お菓子やアイスクリームなど、一つひとつのサイズが小さくなってゆくのを見て、価格の影響力が日本の市場では強いんだなと感じます。内容量を減らすことで、これまでの価格に近しい見た目の価格を維持しながら、何とか消費者の購買意欲を下げないように必死なのだと思います。
これも企業努力ですから、否定する気にはなりません。原価の高騰を消費者に直接的に負担させるのは心苦しいという考えでしょう。しかし、結局は内容量が減っているので、消費者に負担させつつもそれを分かりにくくしているだけと見ることもできます。そう考えると、やはり消費者としては複雑です。

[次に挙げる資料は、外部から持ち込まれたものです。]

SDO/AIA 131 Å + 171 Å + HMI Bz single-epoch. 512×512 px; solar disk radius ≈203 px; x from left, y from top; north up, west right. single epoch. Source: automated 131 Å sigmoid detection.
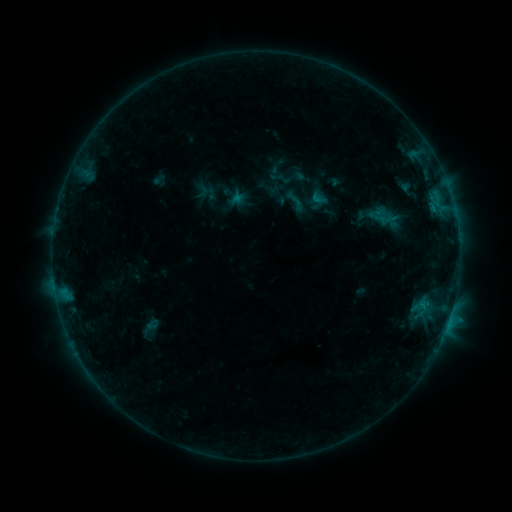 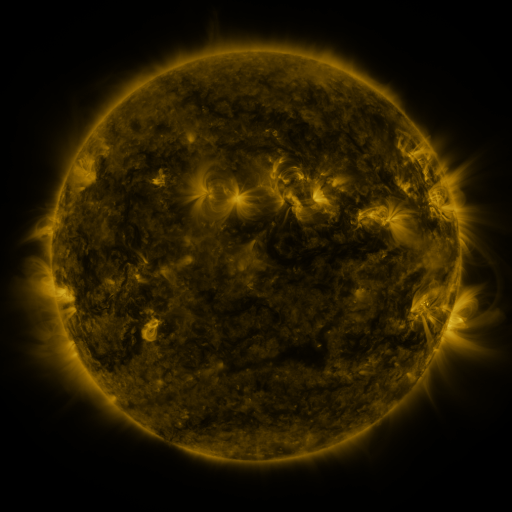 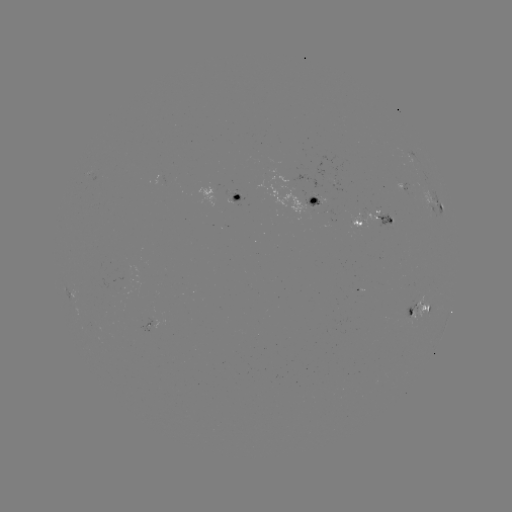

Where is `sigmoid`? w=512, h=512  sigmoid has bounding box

先日近所のパン屋さんに行ったとき、パン屋のおばさんが「小麦が上がっちゃって」と原価高騰を嘆いていました。「パンをちょっと小さくするとか、そういうことしないんですか?」と訊くと、値段を上げさせてもらう、と言います。理由は、「ウチのは(パンを作っている御主人は)職人だから」というのです。
職人だから、とは、納得のいく仕事をしたいから、という意味だと思います。そこには、きちんと仕事をした上で自分の仕事に対して正当な対価をもらう、という強い意志を感じました。全く同じことが、地元の寿司屋さんにもありました。昨今の回転ずしが価格維持のためにシャリを小さくする対策をする一方で、寿司屋の職人はこれまでと同じものを食べさせてくれました。
職人さんの品質へのこだわりに触れて、物価高騰に逃げ腰な大企業にはない力強さを感じました。日本の良さはきっとここにあるんだと感じさせてくれました。エクステリア・造園も、職人さんに支えられている業界です。今年もいい仕事、応援します。